Editor’s note: This story discusses suicidal thoughts, depression and anxiety. If you or someone you know is experiencing a crisis, the National Suicide Prevention Lifeline provides 24-hour support at 1-800-273-8255.
Blair Westerlund’s life may look perfect from a distance, but most people don’t consider the toll losing the sport she loved took on her mental health.
The former Texas volleyball player announced her medical retirement from the sport in May 2019 due to complications from an ACL tear she suffered as a freshman in 2016. A month later, she decided to speak out about the damage complications from her injury had caused to her mental health in a series of blog posts.
“(After I tore my ACL in 2016) I was like, ‘What do I do? What am I good at? Where do I go from here?’” Westerlund said. “I had lost the one thing I had always prided myself on and the thing that always brought me confidence and got me through the day. And so when I hit that dark tunnel it was like, ‘What do I even look forward to at this point? I might never play volleyball again, so where's the light at the end of the tunnel?’”
Westerlund said she was not used to not being the best athlete on the court when she first came to UT, much less only appearing in three games in her first season. She said she experienced a loss of identity after she tore her ACL and meniscus before Texas’ 2016 Elite Eight game, and she began having suicidal thoughts.
“You look in the mirror, and you don’t recognize yourself anymore, and you don’t really know the purpose that you’re living for,” Westerlund said. “I had all these expectations, and then it all just came crashing down, and I did not have a purpose anymore, in my mind. That was probably the lowest it ever got, when I could look in the mirror and say ‘You mean nothing right now.’”

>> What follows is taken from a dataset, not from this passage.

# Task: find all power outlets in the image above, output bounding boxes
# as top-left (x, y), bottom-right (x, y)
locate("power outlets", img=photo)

Although Westerlund was able to move forward by working on herself mentally, she fell into another depression after her second knee surgery in November 2018. She said she was not suicidal, but she dealt with more anxiety attacks and a further loss of identity as she realized her volleyball career may be over.
Texas offensive lineman Sam Cosmi, who Westerlund had only been dating for a few months at that point, didn’t know how to respond to her struggles. Cosmi said he often became frustrated that he couldn’t help her, and he didn’t understand why she couldn’t stop having anxiety attacks. It took months for Cosmi to understand how to help.
“She told me to just tell her it's going to be OK,” Cosmi said. “‘Whatever you’re going through, it's going to be OK. Don't try to solve the problem.’ I figured out that's the best thing, because what they're going through, it's already in their head and I can't tell her to stop thinking about it.”
Westerlund still has anxiety attacks, but said she feels OK because her loved ones see that she struggles and still accept her. She said she thinks people look at her as strong, rather than weak, because she takes medication, gets help and wants to continue advocating for mental health.
“We just want to be accepted and seen and not looked at as less because we need extra help,” Westerlund said. “I think asking for help and telling your story makes you stronger than almost anybody, no matter what. I would say that’s how I’m OK now.”